The DWP appealed the decision and an employment appeal tribunal decided that if a dress code requires members of one sex to wear a particular type of clothing that is not required of the opposite sex, it doesn’t necessarily amount to sex discrimination.
It said the issue needs to be decided in the context of the overall aim of the dress code, which was that men and women in job centres should dress in a professional and businesslike way.
The point the employment tribunal should have considered in the original case was not whether a higher level of smartness is required from men than women, because of the dress code, but whether the same level of smartness - "professional and businesslike" - required of the women can only be achieved by the men if they wear a collar and tie.
Another employment tribunal has been set the task, applying conventional, contemporary standards of dress, of deciding if that is the case or not.
It is possible they will have to look at photographs of Mr Thompson’s female colleagues, first to assess the standard the DWP applies to them. Depending on whether or not it finds that men can achieve that standard without a collar and tie, it may or may not decide that the DWP’s dress code was discriminatory.
Any employer who wishes to avoid getting tied up in knots about this issue may think the solution is to not have a dress code. Yet many employers will probably still want to exercise some degree of control over how their employees look.
For the sake of pleasing their customers many will want sales and any other staff who meet the public, to dress in a conventional and business-like way. It would be understandable for the DWP to want those employed at the job centre to dress like that, in order to set an example to clients. Employers may also hold the view that staff should be clean and smart because it is good for morale, whereas sloppy dress denotes sloppy attitudes and inefficiency. In certain types of employment health and safety and hygiene will also be factors in what employees wear.

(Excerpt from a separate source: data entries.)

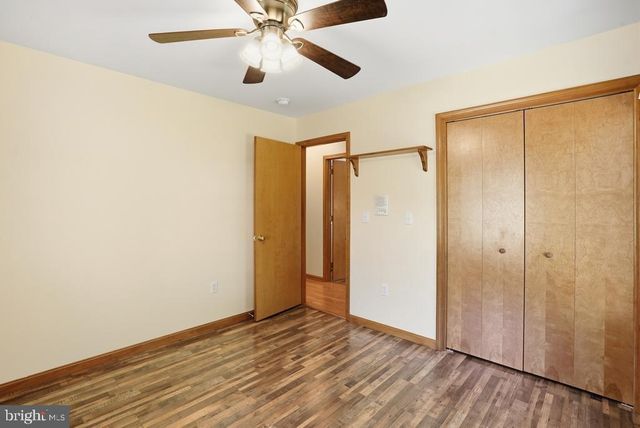 7173 JULIETTE LOW LN, Hughesville, MD 20637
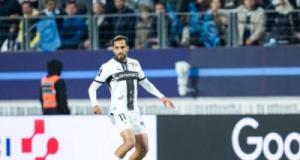 Rennes-Strasbourg : chaîne TV, streaming… À quelle heure et où suivre cette rencontre de la 8ème journée de Ligue 1 ?
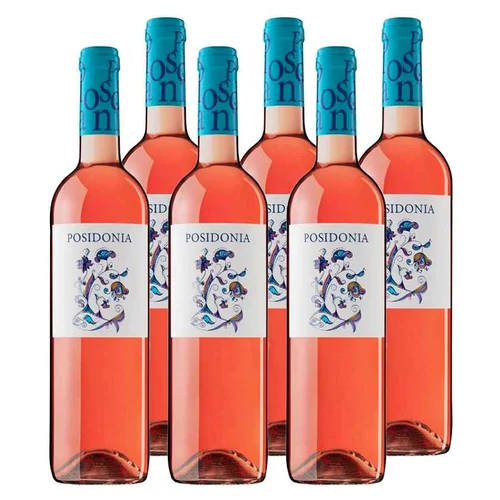 Vino blanco selección DO Conca de Barberà ecológico Km0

Whatever the reason, trying to exert control in this way without implementing a dress code, setting out standard rules on what is and is not acceptable may put employers at risk of claims of discrimination or unfair dismissal. Indeed, employers are often advised to make sure rules in dress codes are sufficiently detailed to reduce the risks of such claims.
That may take them into a world of contentious fashion issues such as the rights and wrongs of ponytails, earrings, tongue studs and micro skirts. One essential issue any employer introducing a dress code, or reviewing an existing one, must address is the risk that it discriminates against men or women. To assess if that risk is genuine, it might help to consider three connected questions.
First, does the code set out types of dress or other aspects of physical appearance such as hairstyle or jewellery that are different for male and female employees, such as suits for men and skirts and jackets for women, or hats as against hairnets when handling food?
If the answer is yes, what is the reason for the dress code and what is the overall aim that the employer is seeking to achieve by implementing it?
Finally, applying conventional, contemporary standards of dress, can the overall aim only be achieved if those different requirements set out in the code are complied with?
If the answer to the last question isn’t "yes" then there may be a risk of successful sex discrimination claims by employees. The employer might be advised to change the code to reduce that risk.
In making these changes, or starting to draw a code for the first time, it would almost certainly do no harm and it may help lay the ground for imposing the standards, if the employees themselves are consulted, having first set out the clear aims of the code and the reasons why they are important. Employers’ eyes may even be opened to the broader, and perhaps, more up-to-date options of dress that will still achieve their overall aims.
While appearance isn’t everything, it could be a source of grievance for staff and, ultimately, costly discrimination claims, if the rules aren’t clearly non-discriminatory.
• Alan Masson is a partner with MacRoberts, Solicitors, and an accredited specialist in employment law.